Passage given:
Thanks BHR!:thumbsup:


----------



## ScipioAfricanus (Sep 13, 2008)

I see it more like this. :thumbsup:

Andy.


----------



## BHR (Jan 7, 2009)

ScipioAfricanus said:


> I see it more like this. :thumbsup:
> 
> Andy.


 
Holy cow! That's so cool Andy. You know, you pretty well nailed it to the look - with the side windows and all. I wish I could render stuff like that image but I don't have the software or the learning curve that would be required. I get to impatient.

I really thank you for what you done - gonna print it and show the wifey.

:thumbsup:


----------



## ScipioAfricanus (Sep 13, 2008)

Your welcome, I love doing this stuff.

Andy.


----------



## greg24k (May 19, 2007)

ScipioAfricanus said:


> I see it more like this. :thumbsup:
> 
> Andy.


Nice Andy, I have a program called Punch its a Home Architect designer, I don't know if that program can do something like this, I never tried but I will.

Awesome work Andy!:thumbup:


----------



## shanekw1 (Mar 20, 2008)

Punch works not too bad, I use it to draw up 3d sketches for the HO and elevations and site plans for the building dept. People love them, they are used to contractors showing up with a picture scribbled on a napkin.


BTW, very nice Andy, that is the basic idea I had when I first read this thread.


----------



## BHR (Jan 7, 2009)

ScipioAfricanus said:


> Your welcome, I love doing this stuff.
> 
> Andy.


You made my loving wifes day. She was super pleased seeing the gable front again. She actully has gone out to look at brick samples :thumbup:


----------



## greg24k (May 19, 2007)

BHR said:


> You made my loving wifes day. She was super pleased seeing the gable front again. She actully has gone out to look at brick samples :thumbup:


The house I posted pictures,was the same as yours, there were a few different design styles that Bi-levels had, but adding to the house is very easy. The addition you see I built in my pictures, is a Master bedroom with a Walking closet and a huge Master bathroom with a double vanity, 4' x 8' Jacuzzi for 2, 48" shower and a small linen closet.

Given information:
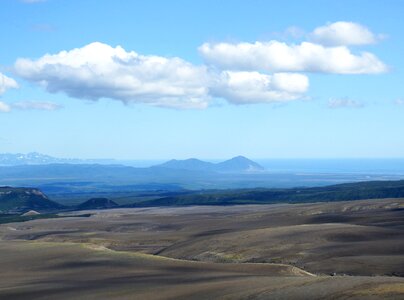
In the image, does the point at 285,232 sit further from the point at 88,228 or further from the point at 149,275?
the point at 88,228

Jobs:
**1.** Print the portion of the forum thread starting with "Nice Andy, I" and going on through "on a napkin.".
**2.** In the forum thread, what kind of program does greg24k say Punch is?
**3.** Finish out the next part of the forum thread on the bi-level house addition, picking up after its last sentence.
The listing above comes from a source unrelated to the forum thread.

Outputs by task:
**1.**
Nice Andy, I have a program called Punch its a Home Architect designer, I don't know if that program can do something like this, I never tried but I will.

Awesome work Andy!:thumbup:


----------



## shanekw1 (Mar 20, 2008)

Punch works not too bad, I use it to draw up 3d sketches for the HO and elevations and site plans for the building dept. People love them, they are used to contractors showing up with a picture scribbled on a napkin.

**2.** A Home Architect designer.

**3.**
If you look at the house, there is 2 windows on the right of the front door, first window was a small bedroom which was used as a sitting room and as a passage to enter the bedroom.


----------



## shanekw1 (Mar 20, 2008)

greg24k said:


> Walking closet


"Hey! You! Get back here with my shirt!":laughing:


:jester: Sorry, It's gone from raining to typhooning and I'm not sure I wanna go tear off a roof.


----------



## greg24k (May 19, 2007)

shanekw1 said:


> "Hey! You! Get back here with my shirt!":laughing:


Shanekw, did I say *walking closet???* What was I thinking:nuke: Sorry Bro :devil2: 

I meant to say


----------



## ScipioAfricanus (Sep 13, 2008)

Thanks guys, I find that the Punch programs just are not powerful enough for what I do. I needed a program that I could do as-built plans for that would provide me with an unlimited amount of materials that could be used. Chief Architect is the program I use. I can just about make any material that I could possibly want.

Andy.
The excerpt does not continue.